┌──

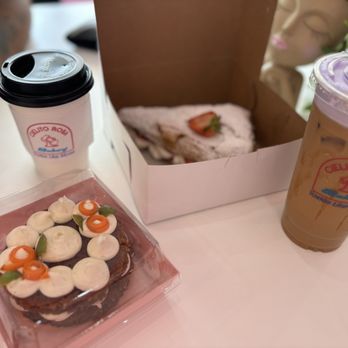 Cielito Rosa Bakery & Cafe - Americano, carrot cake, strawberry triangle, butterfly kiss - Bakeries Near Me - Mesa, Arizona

└──
┌──

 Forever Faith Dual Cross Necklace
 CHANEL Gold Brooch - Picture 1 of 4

└──
┌──

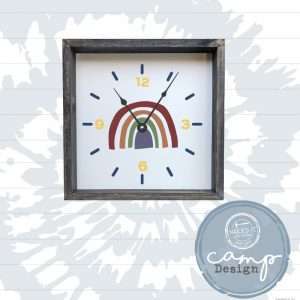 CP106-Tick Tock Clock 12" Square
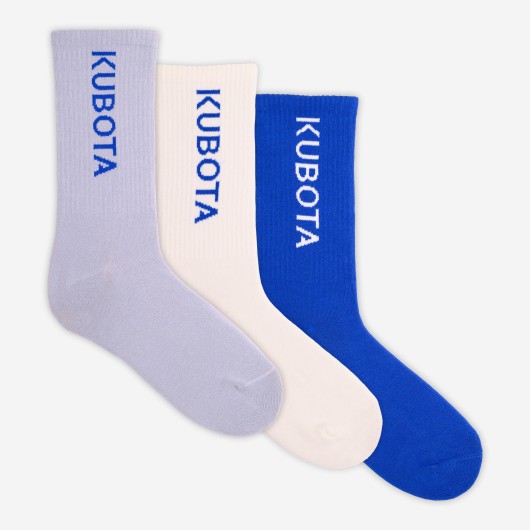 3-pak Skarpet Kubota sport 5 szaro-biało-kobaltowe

└──

- [WORK TASK]
Can you reproduce, word for word, the records from the line containing "Forever Faith Dual Cross Necklace" through the line containing "CHANEL Gold Brooch - Picture 1 of 4", with both of those lines included?

- [RESPONSE AREA]
 Forever Faith Dual Cross Necklace
 CHANEL Gold Brooch - Picture 1 of 4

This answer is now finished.